金をたくさん使って大規模な撮影をしてそうな感じで(実際にどうかは知らん)、あまり面白くない作品になっちゃうと、より期待外れ感が増すわけだが、例えば、最近(2021年6月現在)ネットフリックスで配信された『アーミーオブザデッド』はまさにそんな感じだった。
一方で、この作品はブラピのプロモーションかと思うくらい彼のカッコよさをクローズアップしながら、最後までハラハラする展開になっていた。
特に、序盤のゾンビがわらわら増えていく描写から、ブラピが前職の上司に救出されて、任務のために韓国にあるアメリカの米軍基地に向かうくだりは、非常にスピーディ。

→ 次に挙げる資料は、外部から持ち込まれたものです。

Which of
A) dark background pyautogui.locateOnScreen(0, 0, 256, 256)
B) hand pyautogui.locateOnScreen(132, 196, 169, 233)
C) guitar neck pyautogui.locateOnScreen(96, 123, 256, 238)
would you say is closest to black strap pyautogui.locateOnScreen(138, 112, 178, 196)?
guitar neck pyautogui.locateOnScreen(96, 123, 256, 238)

しかも、基地の周辺で話が展開するのかと思ったら、キーマンたる人間が、つまらない理由であっさり死んじゃうというお笑いシーンがあって、ブラピはキーマンのサポート役から、自分の力で感染源を求めてイスラエルに向かうことになる。そういうところが、ほかのゾンビ作品と比べて舞台の規模がグローバルで、新鮮に思える。
ラスト後の多様性ある選択もなかなかよい
通常のゾンビ作品は、一つの場所に立てこもったり、大きな規模でも一つの都市の中で話が進むパターンが多く、もちろん他の土地でもゾンビ騒ぎは起きているという描写はあったりするんだが、この作品は主人公が感染源探しからワクチンづくりへと目的を変えながら世界規模で移動をするので、世界全体がゾンビパンデミックの脅威にさらされている状況が描写されていて、そこがいいのだ。今の感じだと、どうしてもコロナ禍を想起させられる。

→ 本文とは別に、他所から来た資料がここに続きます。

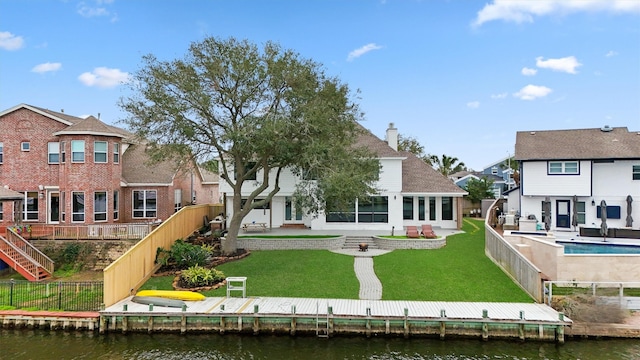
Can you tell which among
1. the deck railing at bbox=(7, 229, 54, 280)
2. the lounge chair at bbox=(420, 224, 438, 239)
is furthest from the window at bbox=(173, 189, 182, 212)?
the lounge chair at bbox=(420, 224, 438, 239)

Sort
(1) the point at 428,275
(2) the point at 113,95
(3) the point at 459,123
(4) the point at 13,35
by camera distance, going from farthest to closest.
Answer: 1. (3) the point at 459,123
2. (4) the point at 13,35
3. (2) the point at 113,95
4. (1) the point at 428,275

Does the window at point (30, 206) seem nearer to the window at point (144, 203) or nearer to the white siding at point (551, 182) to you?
the window at point (144, 203)

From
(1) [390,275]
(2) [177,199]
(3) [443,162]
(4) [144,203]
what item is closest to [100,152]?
(4) [144,203]

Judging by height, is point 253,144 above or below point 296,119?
below

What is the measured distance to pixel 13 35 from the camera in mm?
23000

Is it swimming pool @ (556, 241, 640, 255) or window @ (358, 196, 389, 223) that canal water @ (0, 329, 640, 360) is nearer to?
swimming pool @ (556, 241, 640, 255)

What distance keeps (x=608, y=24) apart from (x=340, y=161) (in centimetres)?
1675

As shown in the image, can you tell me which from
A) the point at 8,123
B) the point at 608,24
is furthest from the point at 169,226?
the point at 608,24

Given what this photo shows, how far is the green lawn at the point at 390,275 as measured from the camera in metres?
14.2

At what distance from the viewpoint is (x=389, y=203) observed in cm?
2612

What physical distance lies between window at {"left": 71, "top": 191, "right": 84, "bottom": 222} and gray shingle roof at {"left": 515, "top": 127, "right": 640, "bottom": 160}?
89.3 ft

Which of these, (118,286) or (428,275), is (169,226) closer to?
(118,286)

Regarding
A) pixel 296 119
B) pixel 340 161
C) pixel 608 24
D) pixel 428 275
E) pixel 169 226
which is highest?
pixel 608 24

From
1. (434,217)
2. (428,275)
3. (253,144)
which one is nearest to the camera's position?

ブラピの不死身っぷりに突っ込みたいところは多々あるが、世界規模なゾンビ騒ぎぶりがけっこうスリリング。ラストには多少の希望も見せて終わっていて、娯楽作品として楽しめる。
ラストの描写を観るに、ワクチンが世界に広まるまで耐え抜く集団だけでなく、ゾンビたちと全面戦争を続ける集団などもあって、その辺の選択の多様性なんかも、昨年のコロナが世界に広がっていった際の各国の対応などと比べても、なかなか興味深いものがあった。